Manueco est la pierre dans la chaussure de Feijóo

Manueco est la pierre dans la chaussure de Feijoo

La gauche et la droite souffrent en Espagne du syndrome de la majorité absolue inaccessible. Ni l’un ni l’autre ne peut rêver d’y parvenir. Aussi la majorité « ouverte » qui invoque Alberto Núñez Feijóo est en dehors de cette utopie.

Alfonso Fernández Mañueco et Alberto Núñez Feijóo au Fitur 2023. Juan Lázaro Ical

Mais le vrai drame des deux partis majoritaires, PSOE et PP, en est un autre. Que l’un ne peut gouverner sans embrasser les séparatistes catalans et basques, et que l’autre n’a d’autre pied que Vox pour atteindre la Moncloa.

Il existe des raccourcis. Mais l’espagnole n’est pas la démocratie allemande, qui a depuis longtemps perdu sa modestie et lancé une troisième voie avec certaines réminiscences de l’engagement historique du parti communiste italien Enrico Berlinguer. L’étreinte de l’ours était la solution et les Allemands ont enchaîné les législatures successives de concentration entre chrétiens-démocrates et sociaux-démocrates.

La troisième voie a dominé la politique espagnole dans les années dorées de Albert Rivera à la tête de Ciudadanos (aujourd’hui une caricature du parti qui proposait d’atteindre la Moncloa, pour ne pas dire un parti en vrille).

[Opinión: Feijóo y las siete y media: « En el centro está la solución »]

Ce n’est qu’alors que la mythologie était sur le point de se réaliser.

Mais bientôt nous revenons aux pôles opposés. Au bipartisme traditionnel qui a tant donné pour mort sur 15-M. Mais cette fois médiatisé, avec moins de potentiel aux urnes.

Et le labyrinthe a déjà un minotaure : Vox.

Le scénario actuel est idéal pour Santiago Abascal. Tous les regards se tournent vers son vice-président régional Juan García-Gallardoà qui le plan anti-avortement de Castilla y León fait la meilleure campagne de visibilité.

Manuco Il a mordu la poussière de gouverner avec Vox. Et il l’a fait au risque de ruiner la course vers Moncloa de Núñez Feijóo. Ce qui semblait être une campagne électorale municipale et régionale sur des questions de politique nationale, comme la sédition et les détournements de fonds, a fini par déraper dans l’un des dossiers les plus glissants de la lutte idéologique dans ce pays, toujours en attente du verdict de la Constitution : l’avortement .

La maladresse de Mañueco essayant de décaféiner les mesures pro-vie de son partenaire, comme si le reste des Espagnols étaient des imbéciles, et jonglant avec des questions aussi délicates que l’échographie 4D et le rythme cardiaque du fœtus (avec lequel Vox entend contre-programmer le droit à l’avortement) , a amené le conflit au bord du précipice.

Vox réaffirme son plan, Mañueco se retrouve avec la honte dans l’air et Feijóo doit agir.

comme il dit Borja Semperle revers malheureux de la politique anti-avortement de Castille-et-León, a été une aubaine pour Sánchez et pour Podemos, qui venait de panser ses plaies en raison de l’effet pervers de sa loi du « seulement oui, c’est oui ».

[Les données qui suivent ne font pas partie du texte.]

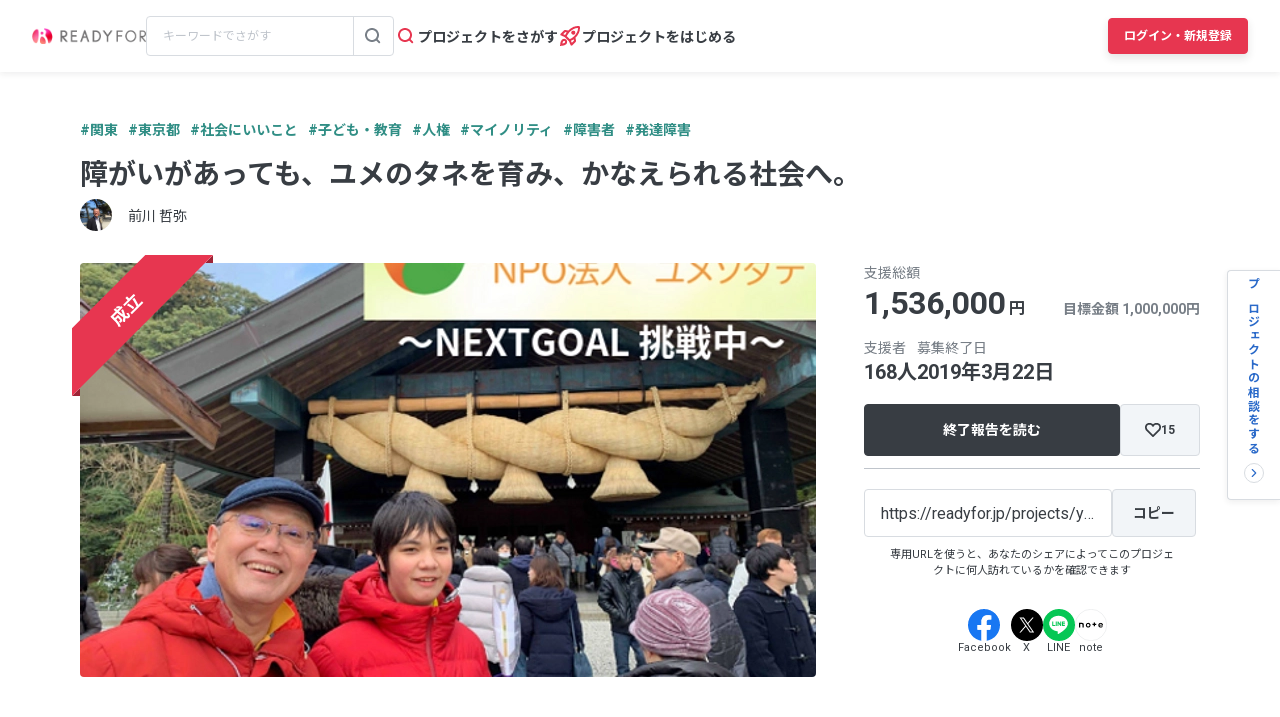

--- FILE ---
content_type: text/html; charset=UTF-8
request_url: https://readyfor.jp/projects/yumesodate/announcements/95036
body_size: 2117
content:
<!DOCTYPE html>
<html lang="en">
<head>
    <meta charset="utf-8">
    <meta name="viewport" content="width=device-width, initial-scale=1">
    <title></title>
    <style>
        body {
            font-family: "Arial";
        }
    </style>
    <script type="text/javascript">
    window.awsWafCookieDomainList = [];
    window.gokuProps = {
"key":"AQIDAHjcYu/GjX+QlghicBgQ/7bFaQZ+m5FKCMDnO+vTbNg96AEO9gbUdnuqRleedIFveoKBAAAAfjB8BgkqhkiG9w0BBwagbzBtAgEAMGgGCSqGSIb3DQEHATAeBglghkgBZQMEAS4wEQQMXCicb+XDQ2DOsA5iAgEQgDtOOjvqzKqZUOOF66YElXu3pyocg5gVC0/BC8tD+g1jRYn/JwfrKMBS9Rb8m+RPFq76YP0B8+1diFDu+g==",
          "iv":"D549awFa0wAABNJi",
          "context":"QRIqEh6KFztyLJjlffB33iV807k7jDTkS4lD7mGe1Xtw9OwN/QnOFC7bLly7OMlkmQkrWo1mnzncakM7WWQ7LhZvaL5Fm4olFzxIcOacxdLUK2yNztt9EBcAnVcMKxMif1H7kP4FwrlOdY8t9bsvwkZXTsfyjYAgHDnzaBMunytVV4yQwIcKxV0kVoEUEk/NMWeaSxHO4bNG9RiyjL5eJubBxDMq2FzBB4o8FQXgJrI3yUpzJHw/QXYYCtNB+F2kncAuqk++qsSILUtp1G5epOG//legCHUPC7ULng2lHptN2RMT9AHleGwdAHwocxa/ue0syTv7RFlUvvXZpM4shwuxwA0z852j3sCRH65ZyQLD/duWPbcHRDU39R9tf8cUtieqiPeVLIZe/PYIkaDekpO8ohv7y/nGFNNzPRFbgGzdf2ap/sVdioD2zYtNtpW0XWYVBUdrIjF0kkS/T0rn5lWd8YHeCngTl9cr2BhghYygZdpNn5MVooSglZU7y1BCUofXsnJqAP10doaePzhkVJeDJiZrISkdEpdHSILseT/RE4WjDwsKlJ3aFhHga4u2eFjZiB7itqGUP1/uM4HkDjdibc3UFYBG85tc6ua/mfo6lMf5VNqXjx55MiV6i1eKHc2r664P8uF2wRblEc+wnechLXGW9s3lsbvPDFWrOYXHcAHuEJOJHVDHaCYfsCwf5K0+F7NLes5vKJX5GCu0oVv/PWTEN+odCFARe3HUglql7/bo95hnLGh7vT2eAFVXA5/ptRddeu5iPkVzoIeSwAWVk+Ei"
};
    </script>
    <script src="https://1eb9d2339a12.f6bdac56.us-east-2.token.awswaf.com/1eb9d2339a12/3ae1f01a7efb/0a275c36d423/challenge.js"></script>
</head>
<body>
    <div id="challenge-container"></div>
    <script type="text/javascript">
        AwsWafIntegration.saveReferrer();
        AwsWafIntegration.checkForceRefresh().then((forceRefresh) => {
            if (forceRefresh) {
                AwsWafIntegration.forceRefreshToken().then(() => {
                    window.location.reload(true);
                });
            } else {
                AwsWafIntegration.getToken().then(() => {
                    window.location.reload(true);
                });
            }
        });
    </script>
    <noscript>
        <h1>JavaScript is disabled</h1>
        In order to continue, we need to verify that you're not a robot.
        This requires JavaScript. Enable JavaScript and then reload the page.
    </noscript>
</body>
</html>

Nous vous présentons le Plan Qualité Institutionnel avec 60 mesures de régénération pour :

?Améliorer la démocratie
?En finir avec le népotisme et l’arbitraire
?Réinitialiser la transparence

Nous retrouverons le sens de l’Etat si nécessaire pour avancer ensemble.https://t.co/BRyrnLboRJ pic.twitter.com/VrxlMHZmpy

— Alberto Nuñez Feijoo (@NunezFeijoo) 23 janvier 2023

assez a Pedro Sánchez avec la recherche de comment expliquer à oriole junqueras les cours d’eau des détournements de fonds se réforment et évitent contre la montre les drains des sondages. Le glissement du pacte PP-Vox en Castille-et-León est tombé du ciel comme ce vote populaire Alberto Casero qui lui a épargné la loi de réforme du travail.

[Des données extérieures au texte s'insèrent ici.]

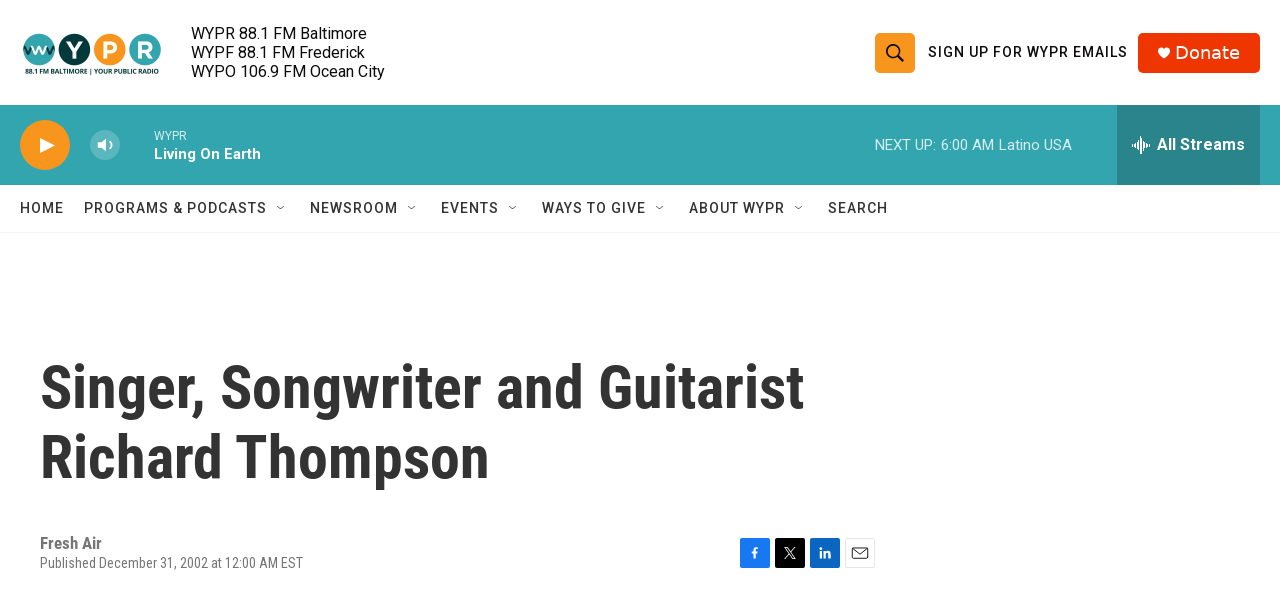

--- FILE ---
content_type: text/html; charset=utf-8
request_url: https://www.google.com/recaptcha/api2/aframe
body_size: 182
content:
<!DOCTYPE HTML><html><head><meta http-equiv="content-type" content="text/html; charset=UTF-8"></head><body><script nonce="blKjRyyC8ha7spIGLzsOAg">/** Anti-fraud and anti-abuse applications only. See google.com/recaptcha */ try{var clients={'sodar':'https://pagead2.googlesyndication.com/pagead/sodar?'};window.addEventListener("message",function(a){try{if(a.source===window.parent){var b=JSON.parse(a.data);var c=clients[b['id']];if(c){var d=document.createElement('img');d.src=c+b['params']+'&rc='+(localStorage.getItem("rc::a")?sessionStorage.getItem("rc::b"):"");window.document.body.appendChild(d);sessionStorage.setItem("rc::e",parseInt(sessionStorage.getItem("rc::e")||0)+1);localStorage.setItem("rc::h",'1768733603764');}}}catch(b){}});window.parent.postMessage("_grecaptcha_ready", "*");}catch(b){}</script></body></html>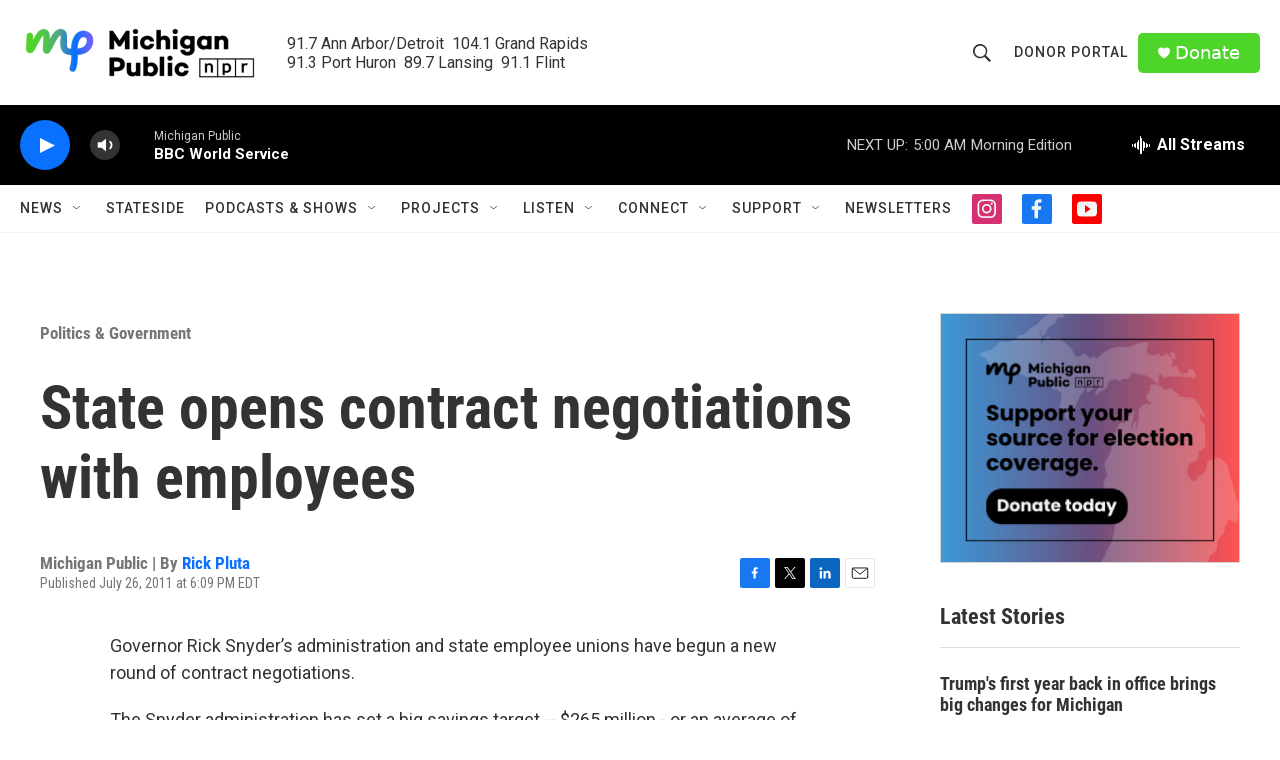

--- FILE ---
content_type: text/html; charset=utf-8
request_url: https://www.google.com/recaptcha/api2/aframe
body_size: 184
content:
<!DOCTYPE HTML><html><head><meta http-equiv="content-type" content="text/html; charset=UTF-8"></head><body><script nonce="UuM1Jwi-MjC4AX_UkzNc2g">/** Anti-fraud and anti-abuse applications only. See google.com/recaptcha */ try{var clients={'sodar':'https://pagead2.googlesyndication.com/pagead/sodar?'};window.addEventListener("message",function(a){try{if(a.source===window.parent){var b=JSON.parse(a.data);var c=clients[b['id']];if(c){var d=document.createElement('img');d.src=c+b['params']+'&rc='+(localStorage.getItem("rc::a")?sessionStorage.getItem("rc::b"):"");window.document.body.appendChild(d);sessionStorage.setItem("rc::e",parseInt(sessionStorage.getItem("rc::e")||0)+1);localStorage.setItem("rc::h",'1768982549764');}}}catch(b){}});window.parent.postMessage("_grecaptcha_ready", "*");}catch(b){}</script></body></html>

Sánchez ne peut pas s’attendre à rester au pouvoir avec des coups de chance tout le temps. Mais, bien sûr, dans le PP, ils doivent chercher qui est le borgne qui les regarde chaque fois qu’on leur promet le bonheur.

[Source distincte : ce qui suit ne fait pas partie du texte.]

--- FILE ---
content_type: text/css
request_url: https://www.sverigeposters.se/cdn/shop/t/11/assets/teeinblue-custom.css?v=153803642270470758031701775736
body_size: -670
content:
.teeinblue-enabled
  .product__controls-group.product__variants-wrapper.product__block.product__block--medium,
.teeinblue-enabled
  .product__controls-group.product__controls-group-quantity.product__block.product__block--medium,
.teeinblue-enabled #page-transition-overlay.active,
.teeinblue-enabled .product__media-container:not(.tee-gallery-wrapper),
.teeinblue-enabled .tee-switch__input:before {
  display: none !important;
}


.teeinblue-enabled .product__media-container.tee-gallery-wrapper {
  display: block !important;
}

On a supposé que Sánchez, avec les budgets liés, s’éloignerait de Podemos pour se pencher vers le centre, et il était évident que Feijóo ferait le même mouvement loin de Vox. Mais ni l’un ni l’autre. Sánchez, car il ne semble pas avoir de telles intentions. Et Feijóo, parce que Manueco lui complique la tâche.